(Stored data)
+ + + + + + +

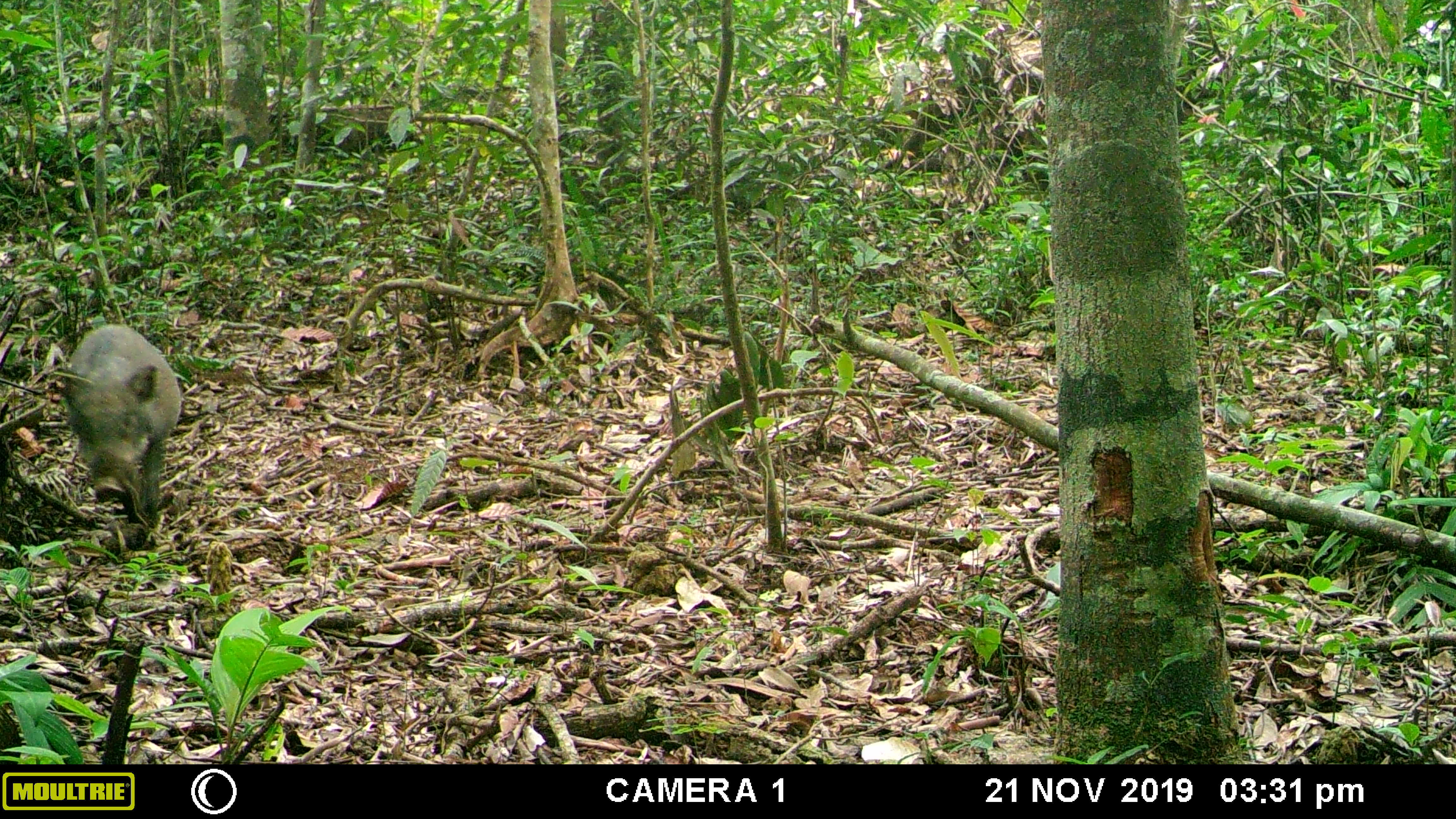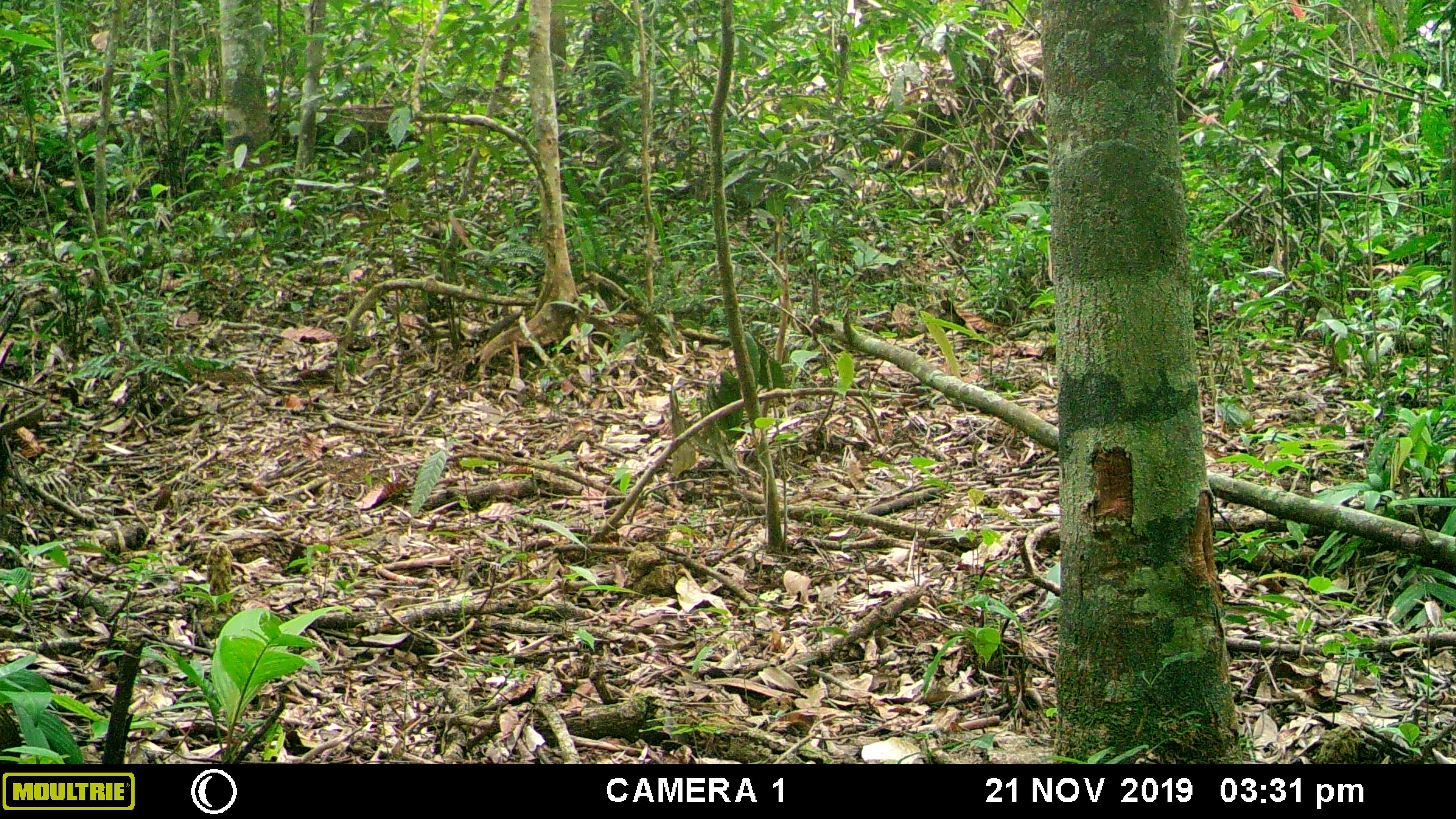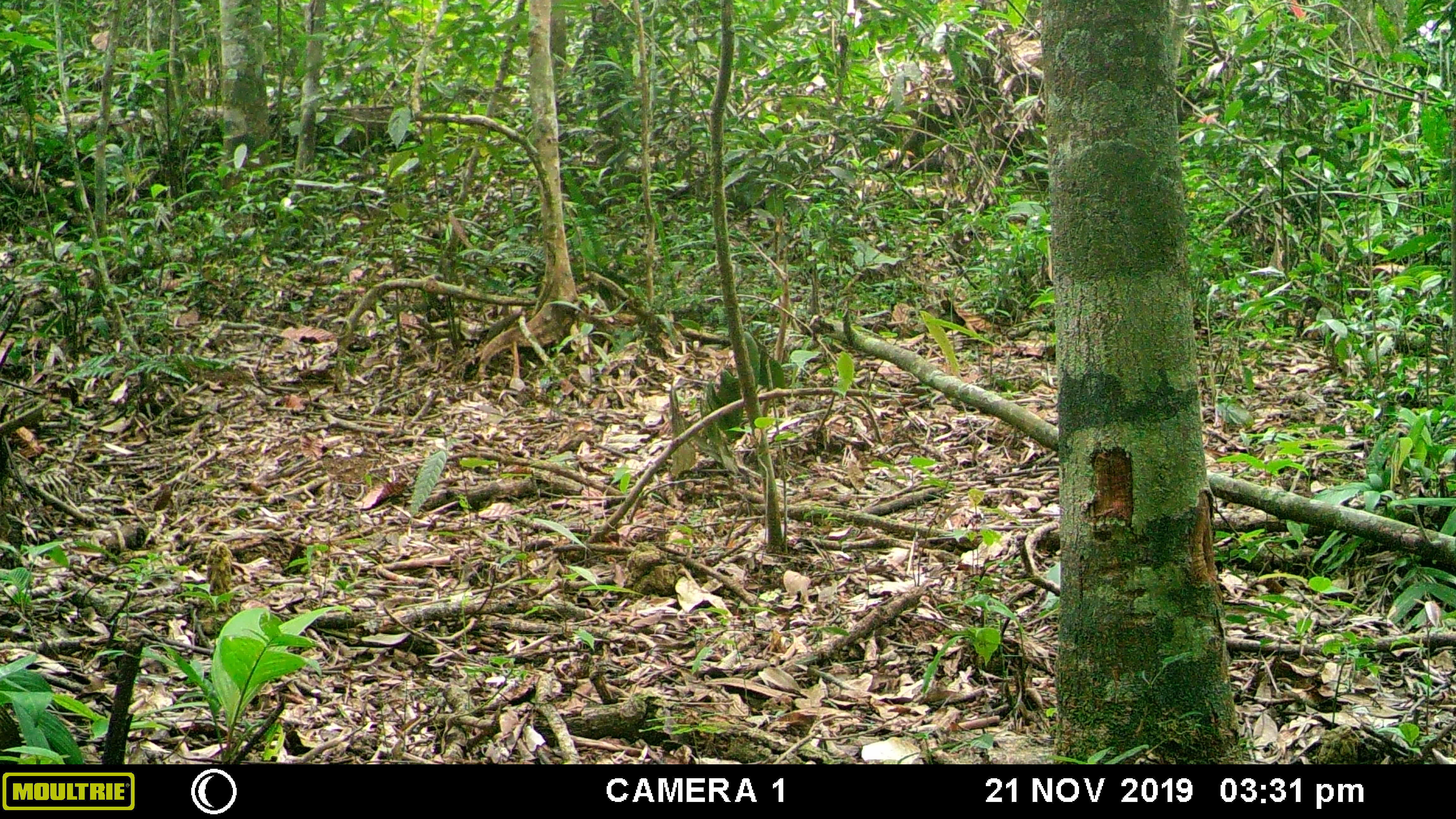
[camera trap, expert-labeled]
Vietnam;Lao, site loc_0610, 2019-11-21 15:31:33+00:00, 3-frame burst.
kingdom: Animalia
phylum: Chordata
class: Mammalia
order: Artiodactyla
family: Suidae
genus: Sus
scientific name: Sus scrofa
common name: eurasian wild pig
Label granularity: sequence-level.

+ + + + + + +

- [What the exercise asks] Give back the line containing "Vietnam;Lao, site loc_0610, 2019-11-21" and all the lines after it through the end of the records, unchanged.

- [Task solution]
Vietnam;Lao, site loc_0610, 2019-11-21 15:31:33+00:00, 3-frame burst.
kingdom: Animalia
phylum: Chordata
class: Mammalia
order: Artiodactyla
family: Suidae
genus: Sus
scientific name: Sus scrofa
common name: eurasian wild pig
Label granularity: sequence-level.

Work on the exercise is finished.